- The task -
Rewrite every line of the material below as a numbered list, leaving out blank lines.
+--
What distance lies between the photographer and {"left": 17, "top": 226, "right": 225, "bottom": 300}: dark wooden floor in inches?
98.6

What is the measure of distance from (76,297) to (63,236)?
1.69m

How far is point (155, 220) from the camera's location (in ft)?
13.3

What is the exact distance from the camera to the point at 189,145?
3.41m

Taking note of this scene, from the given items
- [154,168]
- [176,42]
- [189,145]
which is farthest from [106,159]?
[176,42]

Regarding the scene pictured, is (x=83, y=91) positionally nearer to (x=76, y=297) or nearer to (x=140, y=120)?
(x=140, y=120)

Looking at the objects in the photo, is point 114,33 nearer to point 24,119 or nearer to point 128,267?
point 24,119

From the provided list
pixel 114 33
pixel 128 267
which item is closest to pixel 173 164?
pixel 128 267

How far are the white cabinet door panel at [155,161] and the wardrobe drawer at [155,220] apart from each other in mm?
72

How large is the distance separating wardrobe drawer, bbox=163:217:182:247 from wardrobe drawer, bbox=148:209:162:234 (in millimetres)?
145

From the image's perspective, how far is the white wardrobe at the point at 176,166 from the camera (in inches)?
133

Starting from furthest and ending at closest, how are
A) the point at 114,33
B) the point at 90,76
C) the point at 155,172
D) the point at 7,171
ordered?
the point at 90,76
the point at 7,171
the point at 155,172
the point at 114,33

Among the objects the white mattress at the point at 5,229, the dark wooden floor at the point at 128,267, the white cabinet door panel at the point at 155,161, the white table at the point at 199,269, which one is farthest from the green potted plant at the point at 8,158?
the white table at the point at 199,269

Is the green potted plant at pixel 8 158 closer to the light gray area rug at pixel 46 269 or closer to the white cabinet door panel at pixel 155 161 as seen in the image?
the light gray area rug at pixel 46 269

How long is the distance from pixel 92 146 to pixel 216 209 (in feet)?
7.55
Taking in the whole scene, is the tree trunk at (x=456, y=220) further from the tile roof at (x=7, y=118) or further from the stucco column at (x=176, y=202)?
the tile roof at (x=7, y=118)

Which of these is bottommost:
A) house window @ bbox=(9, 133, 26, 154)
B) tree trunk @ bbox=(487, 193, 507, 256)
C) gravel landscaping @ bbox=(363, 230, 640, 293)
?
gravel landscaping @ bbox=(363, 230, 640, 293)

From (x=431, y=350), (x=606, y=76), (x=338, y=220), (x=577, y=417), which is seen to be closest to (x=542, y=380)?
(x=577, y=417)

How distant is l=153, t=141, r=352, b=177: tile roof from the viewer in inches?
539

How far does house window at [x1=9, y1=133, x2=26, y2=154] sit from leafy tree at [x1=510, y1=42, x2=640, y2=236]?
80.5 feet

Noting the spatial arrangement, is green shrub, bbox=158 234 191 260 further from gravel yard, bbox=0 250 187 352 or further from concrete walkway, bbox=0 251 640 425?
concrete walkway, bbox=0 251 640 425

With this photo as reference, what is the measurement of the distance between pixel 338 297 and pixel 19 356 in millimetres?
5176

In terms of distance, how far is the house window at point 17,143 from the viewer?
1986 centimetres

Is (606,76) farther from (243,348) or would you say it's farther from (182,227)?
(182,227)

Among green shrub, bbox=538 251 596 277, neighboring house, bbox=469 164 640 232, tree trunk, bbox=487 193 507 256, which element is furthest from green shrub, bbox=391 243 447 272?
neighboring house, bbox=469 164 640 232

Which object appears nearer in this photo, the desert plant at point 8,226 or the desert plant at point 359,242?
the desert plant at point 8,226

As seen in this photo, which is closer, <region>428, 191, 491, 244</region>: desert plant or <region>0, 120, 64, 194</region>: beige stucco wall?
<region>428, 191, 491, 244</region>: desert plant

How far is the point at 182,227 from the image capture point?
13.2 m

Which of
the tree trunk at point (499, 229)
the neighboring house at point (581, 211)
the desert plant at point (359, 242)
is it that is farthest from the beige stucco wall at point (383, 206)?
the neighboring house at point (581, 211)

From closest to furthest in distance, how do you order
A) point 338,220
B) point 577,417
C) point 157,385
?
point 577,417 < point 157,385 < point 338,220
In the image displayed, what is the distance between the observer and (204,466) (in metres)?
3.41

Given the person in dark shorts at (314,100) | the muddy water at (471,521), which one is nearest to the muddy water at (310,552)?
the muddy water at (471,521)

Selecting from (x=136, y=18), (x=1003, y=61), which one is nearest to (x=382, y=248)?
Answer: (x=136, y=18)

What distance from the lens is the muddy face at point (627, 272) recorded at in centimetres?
+--
- Exercise response -
1. What distance lies between the photographer and {"left": 17, "top": 226, "right": 225, "bottom": 300}: dark wooden floor in inches?
2. 98.6
3. What is the measure of distance from (76,297) to (63,236)?
4. 1.69m
5. How far is point (155, 220) from the camera's location (in ft)?
6. 13.3
7. What is the exact distance from the camera to the point at 189,145?
8. 3.41m
9. Taking note of this scene, from the given items
10. - [154,168]
11. - [176,42]
12. - [189,145]
13. which is farthest from [106,159]?
14. [176,42]
15. Regarding the scene pictured, is (x=83, y=91) positionally nearer to (x=76, y=297) or nearer to (x=140, y=120)?
16. (x=140, y=120)
17. Looking at the objects in the photo, is point 114,33 nearer to point 24,119 or nearer to point 128,267?
18. point 24,119
19. From the provided list
20. pixel 114 33
21. pixel 128 267
22. which item is closest to pixel 173 164?
23. pixel 128 267
24. How far are the white cabinet door panel at [155,161] and the wardrobe drawer at [155,220] apart from each other in mm?
25. 72
26. How large is the distance separating wardrobe drawer, bbox=163:217:182:247 from wardrobe drawer, bbox=148:209:162:234 (in millimetres)?
27. 145
28. From the image's perspective, how far is the white wardrobe at the point at 176,166 from the camera (in inches)?
29. 133
30. Starting from furthest and ending at closest, how are
31. A) the point at 114,33
32. B) the point at 90,76
33. C) the point at 155,172
34. D) the point at 7,171
35. ordered?
36. the point at 90,76
37. the point at 7,171
38. the point at 155,172
39. the point at 114,33
40. Among the objects the white mattress at the point at 5,229, the dark wooden floor at the point at 128,267, the white cabinet door panel at the point at 155,161, the white table at the point at 199,269, which one is farthest from the green potted plant at the point at 8,158?
41. the white table at the point at 199,269
42. Is the green potted plant at pixel 8 158 closer to the light gray area rug at pixel 46 269 or closer to the white cabinet door panel at pixel 155 161 as seen in the image?
43. the light gray area rug at pixel 46 269
44. How long is the distance from pixel 92 146 to pixel 216 209 (in feet)?
45. 7.55
46. Taking in the whole scene, is the tree trunk at (x=456, y=220) further from the tile roof at (x=7, y=118) or further from the stucco column at (x=176, y=202)?
47. the tile roof at (x=7, y=118)
48. Which of these is bottommost:
49. A) house window @ bbox=(9, 133, 26, 154)
50. B) tree trunk @ bbox=(487, 193, 507, 256)
51. C) gravel landscaping @ bbox=(363, 230, 640, 293)
52. ?
53. gravel landscaping @ bbox=(363, 230, 640, 293)
54. From (x=431, y=350), (x=606, y=76), (x=338, y=220), (x=577, y=417), which is seen to be closest to (x=542, y=380)?
55. (x=577, y=417)
56. How distant is l=153, t=141, r=352, b=177: tile roof from the viewer in inches?
57. 539
58. How far does house window at [x1=9, y1=133, x2=26, y2=154] sit from leafy tree at [x1=510, y1=42, x2=640, y2=236]?
59. 80.5 feet
60. Noting the spatial arrangement, is green shrub, bbox=158 234 191 260 further from gravel yard, bbox=0 250 187 352 or further from concrete walkway, bbox=0 251 640 425?
61. concrete walkway, bbox=0 251 640 425
62. With this photo as reference, what is the measurement of the distance between pixel 338 297 and pixel 19 356 in millimetres?
63. 5176
64. In terms of distance, how far is the house window at point 17,143 from the viewer?
65. 1986 centimetres
66. Is (606,76) farther from (243,348) or would you say it's farther from (182,227)?
67. (182,227)
68. Among green shrub, bbox=538 251 596 277, neighboring house, bbox=469 164 640 232, tree trunk, bbox=487 193 507 256, which element is furthest from green shrub, bbox=391 243 447 272?
69. neighboring house, bbox=469 164 640 232
70. Which object appears nearer in this photo, the desert plant at point 8,226 or the desert plant at point 359,242?
71. the desert plant at point 8,226
72. As seen in this photo, which is closer, <region>428, 191, 491, 244</region>: desert plant or <region>0, 120, 64, 194</region>: beige stucco wall?
73. <region>428, 191, 491, 244</region>: desert plant
74. How far is the point at 182,227 from the image capture point?
75. 13.2 m
76. Which of
77. the tree trunk at point (499, 229)
78. the neighboring house at point (581, 211)
79. the desert plant at point (359, 242)
80. is it that is farthest from the beige stucco wall at point (383, 206)?
81. the neighboring house at point (581, 211)
82. From closest to furthest in distance, how do you order
83. A) point 338,220
84. B) point 577,417
85. C) point 157,385
86. ?
87. point 577,417 < point 157,385 < point 338,220
88. In the image displayed, what is the distance between the observer and (204,466) (in metres)?
89. 3.41
90. Given the person in dark shorts at (314,100) | the muddy water at (471,521), which one is nearest to the muddy water at (310,552)?
91. the muddy water at (471,521)
92. Selecting from (x=136, y=18), (x=1003, y=61), which one is nearest to (x=382, y=248)?
93. Answer: (x=136, y=18)
94. What distance from the lens is the muddy face at point (627, 272) recorded at in centimetres?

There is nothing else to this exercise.